Mise à nu
La chaleur est insupportable ! Dans son petit studio, situé au cinquième étage, Clarisse se tourne et se retourne dans son lit, ballotée entre somnolence et sommeil. Son corps nu, moite de sueur, s'emberlificote dans les draps. Elle se détache, à regret, du corps de son amant tant le contact de sa peau la brûle. Lui, dort comme un bébé après leur nuit torride, nuit où ils avaient fait l'amour comme deux amants interdits, nuit où ils avaient usé et abusé de substances illicites. Sa respiration est calme et profonde, indifférente à cet air suffocant qui asphyxie Clarisse. De guerre lasse, après avoir tenté, en vain, de trouver un sommeil qui ne voulait pas d'elle, la jeune femme se lève, prenant soin de ne pas le réveiller.
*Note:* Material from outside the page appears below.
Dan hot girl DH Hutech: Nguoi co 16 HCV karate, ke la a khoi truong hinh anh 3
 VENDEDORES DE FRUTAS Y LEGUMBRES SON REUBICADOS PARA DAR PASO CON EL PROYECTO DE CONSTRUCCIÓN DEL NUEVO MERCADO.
A pas de velours, la tête embrumée, Clarisse se dirige au salon. Elle attrape le paquet de Philips Morris sur la table basse. Craquant une allumette, elle allume sa cibiche et ouvre la baie vitrée. Le bout grésillant, incandescent, éclaire sommairement, à chacune de ses bouffées, son visage d'albâtre au teint si parfait. Dans une volute de fumée recrachée, elle s'approche du balcon et s'accoude à la rambarde. La ville commence à s'éveiller, il est à peine six heures du matin. Les premières lumières des immeubles voisins apparaissent. Au loin, les premiers pots d'échappement se font entendre. Clarisse tire profondément sur sa cigarette puis fermant les yeux, rejette la fumée, tête en arrière. La caresse d'un vent léger fait frissonner son corps nu. Elle se redresse, mains serrées à la balustrade, silhouette rectiligne, seins dressés. Cette caresse veloutée d'air effleure sa peau moite. Elle se laisse envahir de ce doux picotement. Encore sous l'influence fallacieuse du cocktail explosif des amphétamines et du whisky, la tête lui tourne mais malgré son sentiment d'épuisement, elle se sent bien. Expulsant de ses poumons, une dernière bouffée de nicotine, elle écrase son mégot dans le cendrier. A l'horizon, les lumières du levant pigmentent la ville de sa teinte orangée. Clarisse se penche au dessus de la rambarde et observe la rue de son regard vitreux. En contrebas, la vie y est minuscule, minuscule comme des fourmis. Elle fait la grimace. Elle a toujours détesté les fourmis. Des fourmillements la font frissonner de dégoût. Ou alors, est-ce son profond dégoût d'elle-même qui la fait frissonner ? A vouloir tout dominer dans sa vie, à vouloir être brillante, à vouloir être la meilleure en tout, elle s'est perdue dans ce paradis artificiel… sans aucun retour possible. Son existence n'est basée que sur mensonges, sexe et drogue. Ce diktat de la réussite, elle pensait le dompter mais elle a toujours été faible. Sans ses drogues, elle ne vaut pas grand-chose !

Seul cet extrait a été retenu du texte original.